## START SUPPLIED DATA
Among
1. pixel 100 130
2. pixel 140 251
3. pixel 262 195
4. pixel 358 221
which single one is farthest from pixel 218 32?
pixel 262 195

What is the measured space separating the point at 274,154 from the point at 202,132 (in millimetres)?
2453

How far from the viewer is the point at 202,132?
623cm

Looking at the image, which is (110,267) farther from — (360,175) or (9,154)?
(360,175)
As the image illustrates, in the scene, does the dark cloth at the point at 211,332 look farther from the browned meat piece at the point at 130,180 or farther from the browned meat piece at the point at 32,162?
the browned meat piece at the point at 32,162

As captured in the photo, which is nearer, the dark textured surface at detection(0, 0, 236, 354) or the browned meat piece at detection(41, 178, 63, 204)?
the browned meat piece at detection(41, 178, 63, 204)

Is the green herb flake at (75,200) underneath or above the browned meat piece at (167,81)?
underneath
## END SUPPLIED DATA
* THE PROBLEM: Reproduce all of the items above, with their answers, word for word and in the same order.

* TASK OUTPUT:
Among
1. pixel 100 130
2. pixel 140 251
3. pixel 262 195
4. pixel 358 221
which single one is farthest from pixel 218 32?
pixel 262 195

What is the measured space separating the point at 274,154 from the point at 202,132 (in millimetres)?
2453

How far from the viewer is the point at 202,132?
623cm

Looking at the image, which is (110,267) farther from — (360,175) or (9,154)?
(360,175)
As the image illustrates, in the scene, does the dark cloth at the point at 211,332 look farther from the browned meat piece at the point at 130,180 or farther from the browned meat piece at the point at 32,162?
the browned meat piece at the point at 32,162

As captured in the photo, which is nearer, the dark textured surface at detection(0, 0, 236, 354) or the browned meat piece at detection(41, 178, 63, 204)?
the browned meat piece at detection(41, 178, 63, 204)

Is the green herb flake at (75,200) underneath or above the browned meat piece at (167,81)?
underneath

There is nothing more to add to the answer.